In allegato la lettera inviata al Direttore USR

Lamezia Terme -

Il 24 giugno scorso, La Confederazione regionale dell’Unione Sindacale di Base, aveva inviato ai componenti delle Commissioni dei Gruppi H provinciali e all’Ufficio Scolastico Regionale, una nota in cui aveva chiesto un intervento per l’incremento dei posti di sostegno da mettere a disposizione per il prossimo anno, suggerendo anche quali strade intraprendere per arrivare a questo obiettivo.


Nessuna risposta ci è arrivata; non solo, ma l’Ufficio Scolastico Regionale il 2 agosto ha indetto una riunione per discutere dell’argomento, “dimenticando” di convocare proprio la U.S.B. RdB- P.I. e anzi mettendo alla porta la delegazione del sindacato che si era autoconvocata.
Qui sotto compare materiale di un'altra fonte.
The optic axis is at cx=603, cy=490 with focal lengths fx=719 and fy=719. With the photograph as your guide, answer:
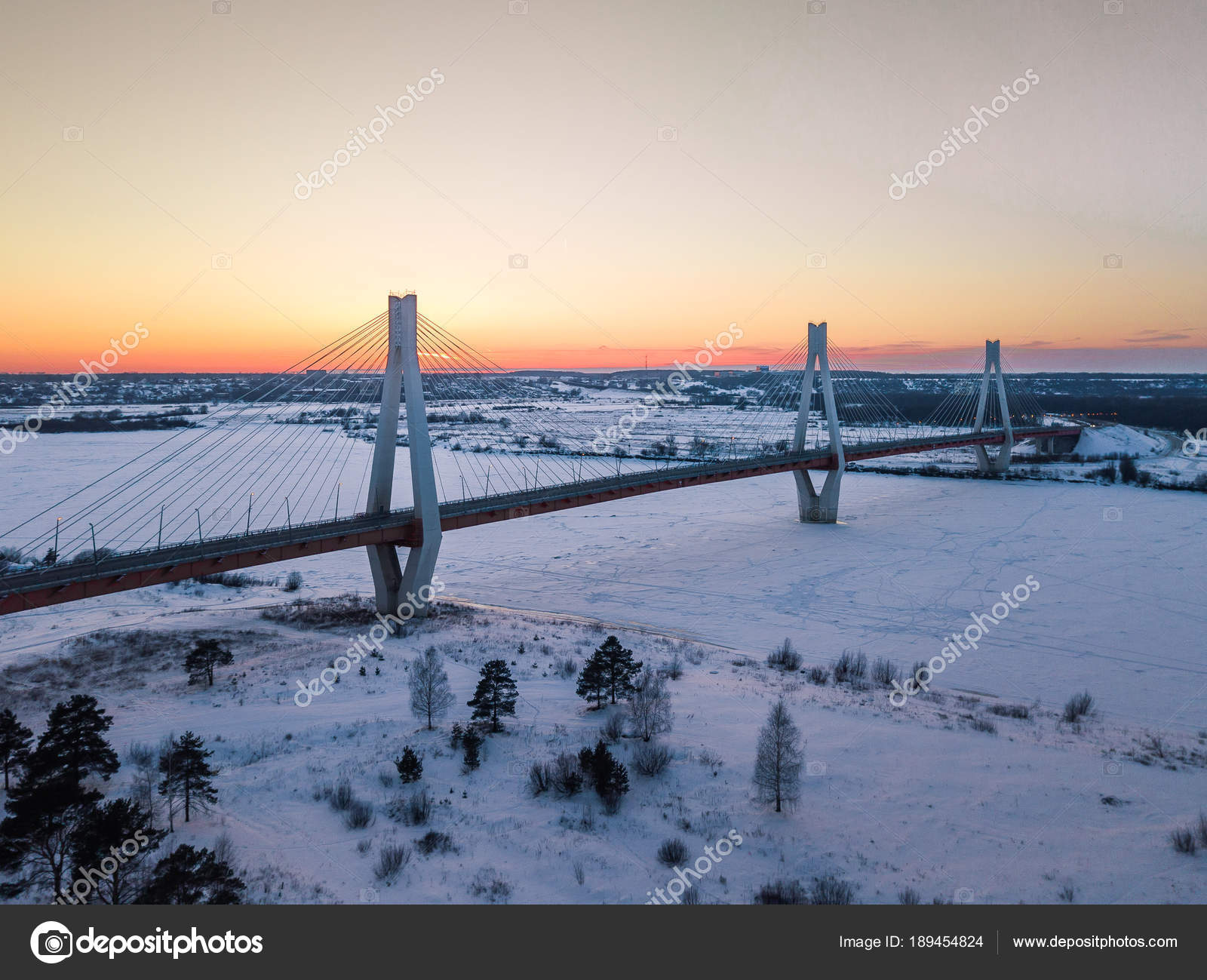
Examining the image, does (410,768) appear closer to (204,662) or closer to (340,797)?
(340,797)

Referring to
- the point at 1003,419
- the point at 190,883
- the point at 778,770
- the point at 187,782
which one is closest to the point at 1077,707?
the point at 778,770

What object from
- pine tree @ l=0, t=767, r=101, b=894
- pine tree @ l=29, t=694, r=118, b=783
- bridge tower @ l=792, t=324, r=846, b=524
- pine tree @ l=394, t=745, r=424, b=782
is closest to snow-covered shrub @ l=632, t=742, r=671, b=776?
pine tree @ l=394, t=745, r=424, b=782

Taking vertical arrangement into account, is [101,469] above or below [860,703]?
above

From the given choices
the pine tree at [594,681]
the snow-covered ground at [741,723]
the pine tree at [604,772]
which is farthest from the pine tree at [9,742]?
the pine tree at [594,681]

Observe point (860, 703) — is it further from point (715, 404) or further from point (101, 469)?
point (715, 404)

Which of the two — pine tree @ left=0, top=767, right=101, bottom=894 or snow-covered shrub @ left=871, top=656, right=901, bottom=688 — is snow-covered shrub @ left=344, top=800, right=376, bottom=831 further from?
snow-covered shrub @ left=871, top=656, right=901, bottom=688

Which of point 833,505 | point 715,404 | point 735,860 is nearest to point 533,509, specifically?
point 735,860

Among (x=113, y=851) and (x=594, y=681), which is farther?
(x=594, y=681)
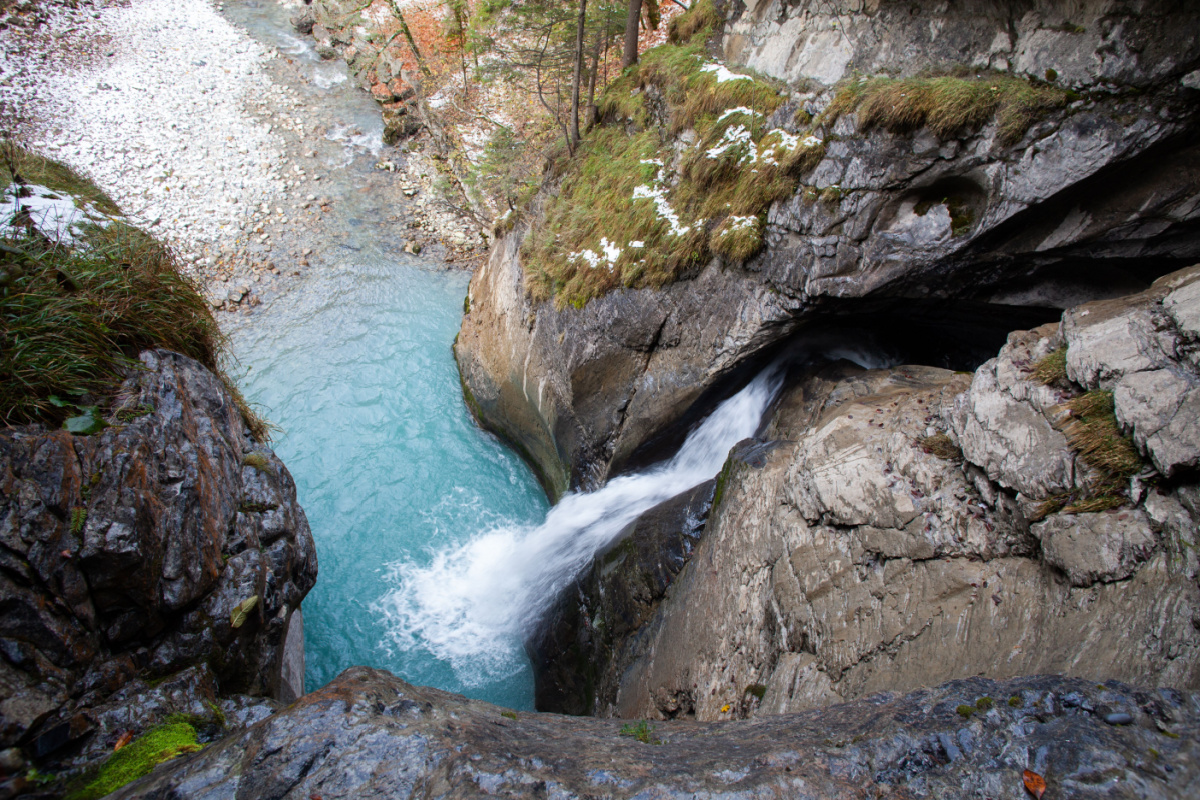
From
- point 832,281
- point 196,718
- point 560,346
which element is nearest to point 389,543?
point 560,346

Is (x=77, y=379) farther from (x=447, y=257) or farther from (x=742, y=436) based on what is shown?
(x=447, y=257)

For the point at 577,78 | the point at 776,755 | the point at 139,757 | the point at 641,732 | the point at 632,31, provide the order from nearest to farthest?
the point at 776,755 < the point at 139,757 < the point at 641,732 < the point at 577,78 < the point at 632,31

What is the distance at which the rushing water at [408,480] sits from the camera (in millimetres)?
7324

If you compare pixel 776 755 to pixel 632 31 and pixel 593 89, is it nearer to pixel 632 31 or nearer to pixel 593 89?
pixel 632 31

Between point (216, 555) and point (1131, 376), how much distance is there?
635 centimetres

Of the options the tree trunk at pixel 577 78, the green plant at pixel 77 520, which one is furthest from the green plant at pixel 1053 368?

Troviamo gravissimo che proprio l’unico sindacato che ha dimostrato di avere argomentazioni valide e proposte concrete sull’argomento in discussione, sia stato escluso dal tavolo in modo assolutamente antidemocratico.
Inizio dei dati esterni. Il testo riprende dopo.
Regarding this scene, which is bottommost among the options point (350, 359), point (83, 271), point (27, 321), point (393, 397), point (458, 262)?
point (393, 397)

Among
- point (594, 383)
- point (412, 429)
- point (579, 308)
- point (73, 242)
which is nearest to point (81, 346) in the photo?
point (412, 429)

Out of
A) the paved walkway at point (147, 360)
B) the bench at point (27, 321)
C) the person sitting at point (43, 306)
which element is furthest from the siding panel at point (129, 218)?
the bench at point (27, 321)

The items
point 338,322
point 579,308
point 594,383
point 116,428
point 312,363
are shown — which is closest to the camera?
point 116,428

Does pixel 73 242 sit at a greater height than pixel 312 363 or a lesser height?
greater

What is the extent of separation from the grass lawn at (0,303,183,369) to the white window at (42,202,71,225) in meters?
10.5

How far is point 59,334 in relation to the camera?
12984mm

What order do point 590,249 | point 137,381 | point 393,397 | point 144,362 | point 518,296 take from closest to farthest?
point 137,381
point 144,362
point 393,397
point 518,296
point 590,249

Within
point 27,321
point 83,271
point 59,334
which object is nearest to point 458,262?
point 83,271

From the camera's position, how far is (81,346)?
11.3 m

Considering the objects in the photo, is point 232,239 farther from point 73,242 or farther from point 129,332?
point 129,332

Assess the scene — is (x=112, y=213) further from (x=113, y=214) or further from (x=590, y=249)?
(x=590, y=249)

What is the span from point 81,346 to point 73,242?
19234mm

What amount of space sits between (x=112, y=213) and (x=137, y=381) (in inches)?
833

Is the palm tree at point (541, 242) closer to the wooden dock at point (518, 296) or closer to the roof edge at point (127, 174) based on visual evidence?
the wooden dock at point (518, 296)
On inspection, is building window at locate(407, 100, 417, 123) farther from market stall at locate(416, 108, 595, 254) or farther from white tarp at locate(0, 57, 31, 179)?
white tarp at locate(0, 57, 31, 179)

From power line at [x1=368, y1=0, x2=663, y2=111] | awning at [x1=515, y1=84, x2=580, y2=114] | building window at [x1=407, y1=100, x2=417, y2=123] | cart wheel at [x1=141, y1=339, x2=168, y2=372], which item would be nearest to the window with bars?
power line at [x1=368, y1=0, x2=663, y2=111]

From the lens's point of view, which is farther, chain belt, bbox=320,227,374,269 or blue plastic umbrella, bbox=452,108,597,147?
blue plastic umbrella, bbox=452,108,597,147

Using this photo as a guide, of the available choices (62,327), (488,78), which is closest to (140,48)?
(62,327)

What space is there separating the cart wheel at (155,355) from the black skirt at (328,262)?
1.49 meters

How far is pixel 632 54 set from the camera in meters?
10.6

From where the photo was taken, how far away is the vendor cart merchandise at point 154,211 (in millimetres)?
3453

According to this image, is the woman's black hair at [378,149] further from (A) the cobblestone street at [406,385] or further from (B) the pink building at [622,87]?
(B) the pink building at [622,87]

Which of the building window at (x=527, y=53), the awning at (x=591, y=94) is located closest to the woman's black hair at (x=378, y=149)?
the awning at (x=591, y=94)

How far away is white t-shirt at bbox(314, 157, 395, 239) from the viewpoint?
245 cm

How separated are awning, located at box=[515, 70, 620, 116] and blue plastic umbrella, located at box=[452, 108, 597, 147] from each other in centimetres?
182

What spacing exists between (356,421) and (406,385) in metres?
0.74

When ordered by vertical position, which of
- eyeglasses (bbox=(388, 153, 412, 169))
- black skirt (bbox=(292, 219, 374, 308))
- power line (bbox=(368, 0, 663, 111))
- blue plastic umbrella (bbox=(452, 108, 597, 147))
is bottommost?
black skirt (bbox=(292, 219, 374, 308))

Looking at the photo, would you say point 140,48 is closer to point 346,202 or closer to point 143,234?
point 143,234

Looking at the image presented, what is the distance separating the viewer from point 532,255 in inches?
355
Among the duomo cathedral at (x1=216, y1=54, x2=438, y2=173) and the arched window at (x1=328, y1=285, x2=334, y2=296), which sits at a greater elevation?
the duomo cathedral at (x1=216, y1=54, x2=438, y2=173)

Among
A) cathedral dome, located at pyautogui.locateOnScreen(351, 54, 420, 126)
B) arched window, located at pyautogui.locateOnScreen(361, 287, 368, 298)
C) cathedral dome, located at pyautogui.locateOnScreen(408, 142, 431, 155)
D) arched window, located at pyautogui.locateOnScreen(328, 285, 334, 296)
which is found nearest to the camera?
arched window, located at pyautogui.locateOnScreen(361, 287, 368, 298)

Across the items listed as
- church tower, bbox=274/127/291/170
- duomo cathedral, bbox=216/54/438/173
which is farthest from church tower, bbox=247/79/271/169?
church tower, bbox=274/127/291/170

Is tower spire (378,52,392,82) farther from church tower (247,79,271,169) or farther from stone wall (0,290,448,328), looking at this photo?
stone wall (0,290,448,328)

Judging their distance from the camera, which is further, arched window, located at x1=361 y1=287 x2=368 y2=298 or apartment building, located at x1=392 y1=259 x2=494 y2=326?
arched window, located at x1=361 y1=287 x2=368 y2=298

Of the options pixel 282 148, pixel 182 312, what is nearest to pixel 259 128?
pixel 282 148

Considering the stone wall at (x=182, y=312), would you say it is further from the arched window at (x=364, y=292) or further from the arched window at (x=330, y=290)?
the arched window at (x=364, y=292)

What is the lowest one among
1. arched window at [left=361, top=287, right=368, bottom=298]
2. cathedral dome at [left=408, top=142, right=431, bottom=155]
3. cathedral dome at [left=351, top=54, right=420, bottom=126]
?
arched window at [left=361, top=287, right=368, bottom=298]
E’ evidente che esiste un meccanismo collaudato tra Direzione scolastica e sindacati concertativi, per discutere le cose nel chiuso delle stanze senza mai allargare il confronto ad un sindacato scomodo e conflittuale come il nostro, che ha dimostrato in ogni occasione di avere tante cose da dire.
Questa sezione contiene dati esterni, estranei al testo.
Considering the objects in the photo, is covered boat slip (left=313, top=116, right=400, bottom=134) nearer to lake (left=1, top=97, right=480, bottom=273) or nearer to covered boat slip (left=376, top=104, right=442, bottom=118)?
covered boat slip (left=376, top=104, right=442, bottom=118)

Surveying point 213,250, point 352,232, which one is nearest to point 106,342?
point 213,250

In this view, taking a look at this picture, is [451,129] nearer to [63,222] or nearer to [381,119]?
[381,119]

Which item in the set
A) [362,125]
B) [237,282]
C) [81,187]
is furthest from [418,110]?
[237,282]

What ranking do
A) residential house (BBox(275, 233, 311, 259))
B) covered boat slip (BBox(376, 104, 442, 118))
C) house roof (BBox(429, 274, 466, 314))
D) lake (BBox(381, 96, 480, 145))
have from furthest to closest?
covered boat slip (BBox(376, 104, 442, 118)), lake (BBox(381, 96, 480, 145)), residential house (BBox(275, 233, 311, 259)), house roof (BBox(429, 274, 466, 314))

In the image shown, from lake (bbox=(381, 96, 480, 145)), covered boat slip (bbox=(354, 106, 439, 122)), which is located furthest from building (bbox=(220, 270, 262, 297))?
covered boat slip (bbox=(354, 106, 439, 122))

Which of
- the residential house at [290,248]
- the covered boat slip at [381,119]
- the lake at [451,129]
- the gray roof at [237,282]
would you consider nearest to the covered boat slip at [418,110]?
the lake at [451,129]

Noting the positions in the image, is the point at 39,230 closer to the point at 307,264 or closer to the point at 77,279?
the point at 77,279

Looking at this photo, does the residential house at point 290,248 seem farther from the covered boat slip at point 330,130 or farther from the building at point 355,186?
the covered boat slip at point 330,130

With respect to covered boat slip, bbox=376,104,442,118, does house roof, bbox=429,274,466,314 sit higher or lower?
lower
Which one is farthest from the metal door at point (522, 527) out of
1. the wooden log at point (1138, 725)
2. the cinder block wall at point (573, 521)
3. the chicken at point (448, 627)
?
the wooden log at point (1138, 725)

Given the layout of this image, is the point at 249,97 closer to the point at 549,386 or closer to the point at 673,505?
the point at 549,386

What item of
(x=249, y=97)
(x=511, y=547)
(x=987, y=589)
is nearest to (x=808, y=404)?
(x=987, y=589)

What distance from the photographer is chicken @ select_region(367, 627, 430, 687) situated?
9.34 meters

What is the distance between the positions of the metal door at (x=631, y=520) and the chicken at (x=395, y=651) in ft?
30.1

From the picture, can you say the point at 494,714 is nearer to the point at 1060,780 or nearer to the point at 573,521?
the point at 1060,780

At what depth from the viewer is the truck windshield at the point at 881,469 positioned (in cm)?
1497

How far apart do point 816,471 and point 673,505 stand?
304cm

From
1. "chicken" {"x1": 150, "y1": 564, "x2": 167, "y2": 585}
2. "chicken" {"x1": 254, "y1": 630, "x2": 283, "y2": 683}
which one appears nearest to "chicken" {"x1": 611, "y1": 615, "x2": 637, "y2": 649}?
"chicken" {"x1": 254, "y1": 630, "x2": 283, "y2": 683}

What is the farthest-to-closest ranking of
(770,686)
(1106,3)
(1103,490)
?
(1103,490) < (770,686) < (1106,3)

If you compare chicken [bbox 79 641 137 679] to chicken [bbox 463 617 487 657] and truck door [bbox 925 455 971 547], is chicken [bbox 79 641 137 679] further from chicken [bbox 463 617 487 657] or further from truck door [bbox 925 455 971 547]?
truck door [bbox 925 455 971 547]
In un momento in cui la scuola calabrese ha visto ridotti i propri organici di oltre 2.400 unità tra personale docente e personale ATA, la Confederazione USB non può più consentire che ciò accada.


Nella riunione dell’altro giorno si è parlato di numeri, ma ci si è dimenticati di parlare dei disagi, degli alunni con handicap, delle famiglie, dei docenti messi alla porta.


Lo smantellamento della scuola pubblica è dovuto non solo alle decisioni dei governi che si sono succeduti, ma anche alla passiva complicità di quei sindacati che hanno dimostrato negli anni di avere a cuore ben altri interessi, rispetto a quelli dei lavoratori e delle famiglie che mandano i propri figli a scuola.


La Confederazione USB dichiara sin d’ora che si autoconvocherà in tutte le prossime riunioni indette dall’Ufficio Scolastico Regionale, ma questa volta, non accetterà di abbandonare il tavolo di discussione.


La scuola è una istituzione troppo importante per lasciarla in mano a chi ha contribuito sinora ad affossarla.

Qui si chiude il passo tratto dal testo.